**Excerpted passage**
== == ==
HAVA It can tempting in the face of this double consciousness, to double down on one's identity. But this is disingenuous to the varied experiences of the demographic you might find yourself in. Edward Said was Palestinian, and he was also upper class, privately educated and his father was an American citizen. His work benefits from an understanding of the contradictions of his existence, and in turn the contradictions of the system that placed him there. If we are generous and the goal of socially engaged practise is for a community to have a nice time, learn something new, get to know each-other and make something interesting, then what is the role of the artist? The artist becomes administrator, the artist's practise becomes funding applications. If the community is the one making the art, then why can't the community get the funding? The role of the artist is enshrined as a separate entity to the community. The artist becomes the go-between of the local authority, the arts council and the community. The artist can execute the work and leave in a cloud of dust, on to the next town like a hired gun.

 

MAZ This transient life is not much fun for the artist. People don't generally get in to art so they can singlehandedly conjure a community in a town they've never been to. It's good to break down the solitary, singular genius notion of the artist, but socially engaged practise has failed to do this, and has instead added the required skill of social worker, politician, and seductress to the role. There are many people I know who are great at organising, chatting to people and just generally bringing good vibes to the table. None of these people are artists, none of them have much luck with an arts council application. To succeed in socially engaged practise, the ability to communicate with the funding body, and the broader art world is much more important than the ability to communicate with the community. I mean, who's going to listen to them, anyway?

 

HAVA Being part of a community - that is, being a member of a marginalised group, being working class and necessarily living in some degree of communality even if it begins and ends with chatting to people at the bus stop - is a very nice way to live, it's something that requires spare time and solidarity. Community has been systematically destroyed in England, from the closing down of the mines to the way that young black men in cities are targeted by police, and migrant communities who live in fear of ICE vans. Why then, at the same time that communities are constantly under attack, is community such a buzz word in a thoroughly capitalistic art world?

 

NEOLIBERAL CAPITALISM

"Neoliberal rationality disseminates the model of the market to all domains and activities - even when money is not at issue - and configures human beings exhaustively as market actors, always, only, and everywhere." - Wendy Brown

 

HAVA Everything can be a market. In fact, neoliberalism says everything IS a market, and we are just market actors. If things don't think they're a market yet, you need someone to convince those things that they certainly are markets and very nice ones too. One of the most important markets is the relationships between people, and a group of people is generally called a community. Luckily we've got some socially engaged practice for that. The artist is hired as a worker, converting the relationship between people into a sellable commodity. Before the artist entered into the relationships of the collection of people the artist is making the work with, those relationships were simply relationships, which is kind of scary because who knows what sort of things could arise out of that space like maybe a militant revolutionary group or an embroidering circle! The artist is tasked with the serious job of turning those relationships into a product, of breaking open a new market, of converting the field of relationships into something intelligible to capitalism and no longer mysterious and dangerous.
== == ==
**Given material**

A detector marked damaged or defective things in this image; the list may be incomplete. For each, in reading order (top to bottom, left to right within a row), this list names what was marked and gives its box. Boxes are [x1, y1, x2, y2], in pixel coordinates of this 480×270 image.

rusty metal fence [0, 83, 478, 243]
== == ==
**What you need to do**
1: According to the essay on socially engaged art, what are the activities the goal of socially engaged practice might be for a community?
2: Reproduce the essay on socially engaged art from "MAZ This transient" up to and including "to them, anyway?", switching "seductress" to "diplomat".
The data have no connection to the essay on socially engaged art.

**Results of the exercise**
1:
- have a nice time
- learn something new
- get to know each-other
- make something interesting

2:
MAZ This transient life is not much fun for the artist. People don't generally get in to art so they can singlehandedly conjure a community in a town they've never been to. It's good to break down the solitary, singular genius notion of the artist, but socially engaged practise has failed to do this, and has instead added the required skill of social worker, politician, and diplomat to the role. There are many people I know who are great at organising, chatting to people and just generally bringing good vibes to the table. None of these people are artists, none of them have much luck with an arts council application. To succeed in socially engaged practise, the ability to communicate with the funding body, and the broader art world is much more important than the ability to communicate with the community. I mean, who's going to listen to them, anyway?